Os registros de vacinação das filhas do tenente-coronel do Exército Mauro Cid indicam que elas teriam recebido a primeira dose da vacina contra covid-19 quando ainda não havia começado a campanha de imunização para crianças e adolescentes. Além disso, teriam tomado Jassen quando tinham menos de 18 anos, o que não é permitido.

As doses teriam sido aplicadas nos dias 22 de junho, 8 de setembro e 19 de novembro de 2021. Os registros mostram que o tenente-coronel e as três meninas tomaram duas doses da Pfizer e uma da Janssen cada um.
Segundo a PF, em dezembro de 2022, quando os dados das imunizações delas foram inseridos no sistema do Ministério da Saúde, as meninas tinham, 5, 14 e 18 anos.
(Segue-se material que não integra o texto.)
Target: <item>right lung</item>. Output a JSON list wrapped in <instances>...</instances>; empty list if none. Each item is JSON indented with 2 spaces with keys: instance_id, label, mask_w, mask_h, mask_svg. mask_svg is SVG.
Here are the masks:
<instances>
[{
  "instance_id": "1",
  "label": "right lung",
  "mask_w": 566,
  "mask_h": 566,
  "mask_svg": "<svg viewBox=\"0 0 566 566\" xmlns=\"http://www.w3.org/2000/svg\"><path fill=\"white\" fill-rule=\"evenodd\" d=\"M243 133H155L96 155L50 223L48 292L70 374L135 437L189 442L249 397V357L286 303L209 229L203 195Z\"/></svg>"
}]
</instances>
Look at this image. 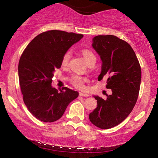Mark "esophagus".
<instances>
[{
    "label": "esophagus",
    "instance_id": "1",
    "mask_svg": "<svg viewBox=\"0 0 158 158\" xmlns=\"http://www.w3.org/2000/svg\"><path fill=\"white\" fill-rule=\"evenodd\" d=\"M79 95H80V96H84V97H88V96H89V95L88 94V93H81V92L79 93Z\"/></svg>",
    "mask_w": 158,
    "mask_h": 158
}]
</instances>
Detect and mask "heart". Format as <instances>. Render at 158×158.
<instances>
[{"instance_id": "1", "label": "heart", "mask_w": 158, "mask_h": 158, "mask_svg": "<svg viewBox=\"0 0 158 158\" xmlns=\"http://www.w3.org/2000/svg\"><path fill=\"white\" fill-rule=\"evenodd\" d=\"M81 53L83 56L84 58V60L87 63L92 60H96V57L94 53H93L91 51L87 49H84L81 50ZM71 56V53L70 52H67L65 53V54L63 56L62 60H61V63L63 65H67L69 62V58ZM85 78L84 77H80L79 75H74L71 79V83L73 84L76 88L78 89H84V82L85 81Z\"/></svg>"}]
</instances>
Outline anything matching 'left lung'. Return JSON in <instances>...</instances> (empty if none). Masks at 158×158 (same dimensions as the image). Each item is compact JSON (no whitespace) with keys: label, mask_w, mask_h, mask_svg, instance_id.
<instances>
[{"label":"left lung","mask_w":158,"mask_h":158,"mask_svg":"<svg viewBox=\"0 0 158 158\" xmlns=\"http://www.w3.org/2000/svg\"><path fill=\"white\" fill-rule=\"evenodd\" d=\"M92 47L102 60L98 81L109 76L106 87L111 90V93L106 95V99L93 96L98 106L89 114V119L99 128L109 129L123 121L137 102L141 80V67L130 45L116 36H95Z\"/></svg>","instance_id":"left-lung-1"}]
</instances>
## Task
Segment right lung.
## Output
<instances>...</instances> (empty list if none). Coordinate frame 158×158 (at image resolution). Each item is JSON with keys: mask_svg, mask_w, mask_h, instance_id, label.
<instances>
[{"mask_svg": "<svg viewBox=\"0 0 158 158\" xmlns=\"http://www.w3.org/2000/svg\"><path fill=\"white\" fill-rule=\"evenodd\" d=\"M83 37L63 31L44 32L35 37L21 56L18 73L23 102L40 121H57L79 96L78 92L67 87L58 90L52 83L55 69L62 65L63 56Z\"/></svg>", "mask_w": 158, "mask_h": 158, "instance_id": "1", "label": "right lung"}]
</instances>
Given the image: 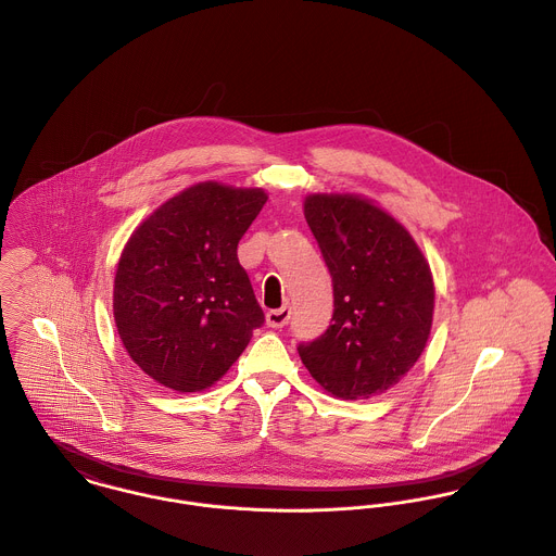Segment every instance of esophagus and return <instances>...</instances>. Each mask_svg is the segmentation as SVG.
Instances as JSON below:
<instances>
[{
    "instance_id": "obj_1",
    "label": "esophagus",
    "mask_w": 556,
    "mask_h": 556,
    "mask_svg": "<svg viewBox=\"0 0 556 556\" xmlns=\"http://www.w3.org/2000/svg\"><path fill=\"white\" fill-rule=\"evenodd\" d=\"M289 317H291L289 306H282V308L269 311V313L265 315V321H267V326H269V328H282V326L289 321Z\"/></svg>"
}]
</instances>
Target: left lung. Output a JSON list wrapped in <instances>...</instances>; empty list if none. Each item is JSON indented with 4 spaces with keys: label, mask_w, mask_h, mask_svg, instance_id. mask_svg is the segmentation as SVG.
Here are the masks:
<instances>
[{
    "label": "left lung",
    "mask_w": 556,
    "mask_h": 556,
    "mask_svg": "<svg viewBox=\"0 0 556 556\" xmlns=\"http://www.w3.org/2000/svg\"><path fill=\"white\" fill-rule=\"evenodd\" d=\"M306 222L334 285L332 324L300 345L313 379L337 399H369L420 358L433 324L429 261L409 230L361 193H308Z\"/></svg>",
    "instance_id": "1"
}]
</instances>
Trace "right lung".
<instances>
[{
    "mask_svg": "<svg viewBox=\"0 0 556 556\" xmlns=\"http://www.w3.org/2000/svg\"><path fill=\"white\" fill-rule=\"evenodd\" d=\"M265 200L261 187L193 184L127 239L114 276V321L129 358L157 383L177 392L211 388L263 326L237 243Z\"/></svg>",
    "mask_w": 556,
    "mask_h": 556,
    "instance_id": "right-lung-1",
    "label": "right lung"
}]
</instances>
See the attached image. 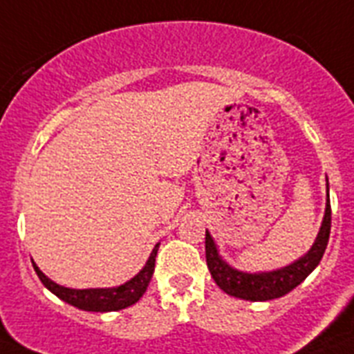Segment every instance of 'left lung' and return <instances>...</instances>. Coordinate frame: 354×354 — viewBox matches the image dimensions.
<instances>
[{
    "instance_id": "8db88e82",
    "label": "left lung",
    "mask_w": 354,
    "mask_h": 354,
    "mask_svg": "<svg viewBox=\"0 0 354 354\" xmlns=\"http://www.w3.org/2000/svg\"><path fill=\"white\" fill-rule=\"evenodd\" d=\"M329 232H331V202H329V182H327L326 212H324L320 231H318L317 240L311 245V249L304 257H300L289 266L274 269V271H238L223 260L220 251H218V245L212 240L211 232L205 231L207 267L211 271V277L216 281V286L231 297L251 301L274 300V298H280L287 292H291L295 287L300 286L301 281L317 269L324 252H326Z\"/></svg>"
}]
</instances>
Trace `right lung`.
Returning a JSON list of instances; mask_svg holds the SVG:
<instances>
[{
	"label": "right lung",
	"mask_w": 354,
	"mask_h": 354,
	"mask_svg": "<svg viewBox=\"0 0 354 354\" xmlns=\"http://www.w3.org/2000/svg\"><path fill=\"white\" fill-rule=\"evenodd\" d=\"M158 247L160 243L154 245L151 257L145 261V266L136 277H132L131 280L122 283L118 287H96V289H71V287L59 286L56 281H53L39 267L34 263V271H36L37 278L41 280V283L47 287L48 291L56 295L59 300L67 301L71 306L82 309V311H94V313H109V311H120L125 307L136 304L140 298L143 297V292L147 291L149 281L154 272V261H156Z\"/></svg>",
	"instance_id": "1"
}]
</instances>
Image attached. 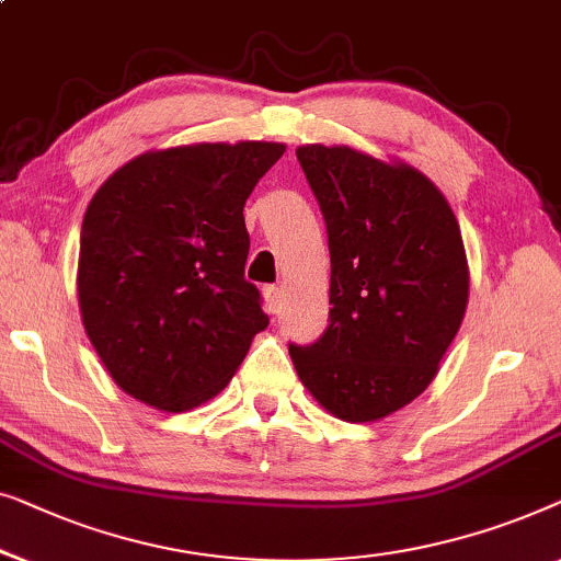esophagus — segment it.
I'll return each instance as SVG.
<instances>
[{"label":"esophagus","instance_id":"1","mask_svg":"<svg viewBox=\"0 0 561 561\" xmlns=\"http://www.w3.org/2000/svg\"><path fill=\"white\" fill-rule=\"evenodd\" d=\"M264 302H266V310H270V312L282 310V289L277 287V284H266V287H264Z\"/></svg>","mask_w":561,"mask_h":561}]
</instances>
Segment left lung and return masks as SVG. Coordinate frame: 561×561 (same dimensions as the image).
I'll use <instances>...</instances> for the list:
<instances>
[{
	"label": "left lung",
	"mask_w": 561,
	"mask_h": 561,
	"mask_svg": "<svg viewBox=\"0 0 561 561\" xmlns=\"http://www.w3.org/2000/svg\"><path fill=\"white\" fill-rule=\"evenodd\" d=\"M330 249V325L289 343L305 389L345 422L414 401L460 330L468 256L445 195L404 162L351 147H297Z\"/></svg>",
	"instance_id": "left-lung-1"
}]
</instances>
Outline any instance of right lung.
<instances>
[{"mask_svg": "<svg viewBox=\"0 0 561 561\" xmlns=\"http://www.w3.org/2000/svg\"><path fill=\"white\" fill-rule=\"evenodd\" d=\"M279 141L145 152L99 187L81 226L78 305L119 389L164 412L216 397L270 325L243 279V205Z\"/></svg>", "mask_w": 561, "mask_h": 561, "instance_id": "right-lung-1", "label": "right lung"}]
</instances>
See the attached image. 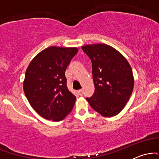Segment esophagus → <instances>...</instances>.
<instances>
[{
  "instance_id": "1",
  "label": "esophagus",
  "mask_w": 159,
  "mask_h": 159,
  "mask_svg": "<svg viewBox=\"0 0 159 159\" xmlns=\"http://www.w3.org/2000/svg\"><path fill=\"white\" fill-rule=\"evenodd\" d=\"M78 94H79L80 96H82V95H83V90H78Z\"/></svg>"
}]
</instances>
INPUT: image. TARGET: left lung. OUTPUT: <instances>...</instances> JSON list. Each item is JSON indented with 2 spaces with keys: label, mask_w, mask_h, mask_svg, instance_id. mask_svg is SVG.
<instances>
[{
  "label": "left lung",
  "mask_w": 159,
  "mask_h": 159,
  "mask_svg": "<svg viewBox=\"0 0 159 159\" xmlns=\"http://www.w3.org/2000/svg\"><path fill=\"white\" fill-rule=\"evenodd\" d=\"M82 50L92 62L95 92L86 98L92 108L103 116H114L130 98L134 77L129 62L113 47L87 45Z\"/></svg>",
  "instance_id": "1"
}]
</instances>
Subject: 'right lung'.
Masks as SVG:
<instances>
[{
	"label": "right lung",
	"instance_id": "1",
	"mask_svg": "<svg viewBox=\"0 0 159 159\" xmlns=\"http://www.w3.org/2000/svg\"><path fill=\"white\" fill-rule=\"evenodd\" d=\"M78 52L77 48L49 47L39 53L27 67L24 92L42 117L61 121L73 108L76 97L67 88L65 72Z\"/></svg>",
	"mask_w": 159,
	"mask_h": 159
}]
</instances>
Quando da suposta aplicação, a caçula de Cid tinha apenas 4 anos, a do meio 13 e a mais velha 17, acontece que a Anvisa só autorizou a aplicação da vacina da Pfizer em adolescentes a partir de 12 anos em 11 de junho de 2021, 11 dias antes da suposta primeira dose, mas Duque de Caxias só começou a vacinar jovens dois meses depois da suposta primeira dose.
Além disso, a filha mais nova do ex-ajudante de ordens do ex-presidente não poderia tomar nenhuma das vacinas nas datas dos registros. Anvisa só liberou o imunizante para crianças entre 5 e 11 anos em 16 de dezembro de 2021, nesta data ela ainda teria 4 anos e as primeiras crianças só foram vacinadas no Brasil em janeiro de 2022, quando a caçula já tinha as três doses registradas. Já para a faixa etária inferior (6 meses a 4 anos) o imunizante só foi liberado em setembro de 2022. A dose de reforço só foi recomendada para crianças neste ano.
Dono do apelido de ‘sombra’, o Tenente Coronel Mauro Cid, ex-ajudante de ordens de Jair Bolsonaro, foi preso nesta quinta-feira (4) acusado de organizar um “esquema” de falcificação de registros de vacinação, que incluiu Jair Bolsonaro e sua filha menor de idade.